Dort, wo die Menschen schon immer ganz auf sich selbst angewiesen waren, blieb man von dem Chaos einigermaßen verschont. Aber gerade in den Wohlstandszentren des Landes war die Not extrem. Man hatte sich abhängig gemacht. Nun stand man mit dem Rücken zur Wand.
Wo es irgend ging, stellten sich die Nepalis auf Selbstversorgung um. Einige schauten, wo Felder noch zu retten waren. Sie gingen zu den Bauern und tauschten Saatgut ein. Viele halfen einander, so gut es ging, um zu überleben.

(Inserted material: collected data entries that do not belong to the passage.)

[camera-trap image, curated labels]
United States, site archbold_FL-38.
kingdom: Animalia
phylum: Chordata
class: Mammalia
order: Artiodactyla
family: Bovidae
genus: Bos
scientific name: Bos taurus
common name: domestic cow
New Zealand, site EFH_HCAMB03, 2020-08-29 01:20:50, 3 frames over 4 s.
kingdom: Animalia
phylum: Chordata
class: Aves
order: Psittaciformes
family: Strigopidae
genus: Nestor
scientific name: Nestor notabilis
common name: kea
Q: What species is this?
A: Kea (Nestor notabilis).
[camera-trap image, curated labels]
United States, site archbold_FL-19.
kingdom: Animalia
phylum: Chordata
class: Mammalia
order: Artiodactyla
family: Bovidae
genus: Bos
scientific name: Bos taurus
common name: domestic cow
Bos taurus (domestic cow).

Das sind traumatische Erfahrungen, über die noch heute viel gesprochen wird. Wie fragil ist das gute Leben, das sich zunehmend auf die Weltwirtschaft stützt? Das fragt man sich nicht nur in Nepal.
Bei uns in Deutschland hat die Versorgung mit Lebensmitteln und Medikamenten auch unter Corona weitgehend funktioniert. Aber welche Ressourcen stehen uns zur Verfügung, wenn unsere eng geknüpften Versorgungsketten einmal reißen sollten?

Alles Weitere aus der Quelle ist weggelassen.